Un article dans le dernier numéro de Courrier international nous apprend que le recours à l’intelligence artificielle (IA) est de plus en plus fréquent dans les hôpitaux américains, notamment ceux qui connaissent une pénurie de main-d’œuvre. Ce qui, pour le Wall Street Journal, constitue un immense progrès pour une gestion plus efficiente des patients en milieu hospitalier, mais aussi un risque : celui de voir le personnel médical de plus en plus abdiquer l’intelligence et le jugement humains au profit de l’IA, et d’être ainsi relégué au simple rang d’exécutants des procédures mises place par la machine selon les données qui lui sont fournies.

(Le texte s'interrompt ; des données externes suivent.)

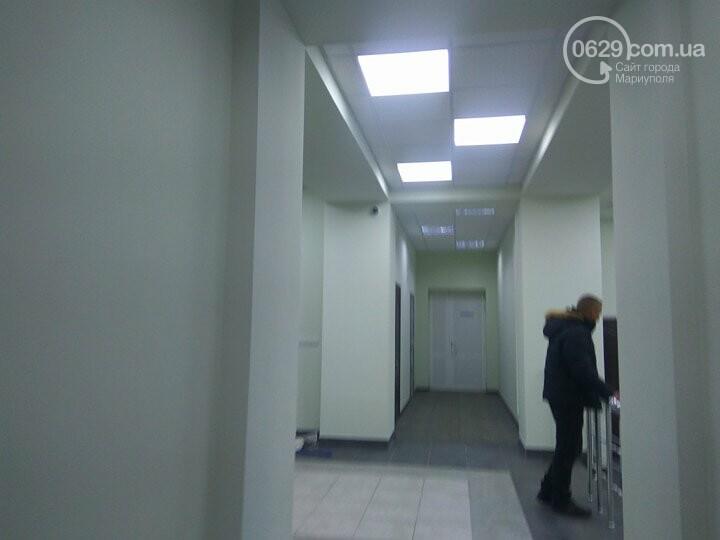 В мариупольской мэрии установят металлоискатель (ФОТОФАКТ), фото-9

Grâce à l’IA, un patient présentant certains symptômes déclenche une alerte qui conduit à l’établissement d’un diagnostic ainsi qu’à la mise en place de procédures automatiques. En somme, une sorte de « pilotage automatique » capable de guider les soignants dans leur travail au quotidien. Saut que ce système de pilotage automatique n’est pas toujours sans présenter certaines insuffisances. Exemple donné par le WSJ : une infirmière reçoit l’information selon laquelle une patiente présente les symptômes d’une septicémie ; or elle sait que cette patiente est en réalité atteinte d’une leucémie. Un diagnostic erroné (provenant d’une alerte provoquée par le niveau des globules blancs de la patiente), qui donnera lieu à des procédures inadaptées comme une prise de sang.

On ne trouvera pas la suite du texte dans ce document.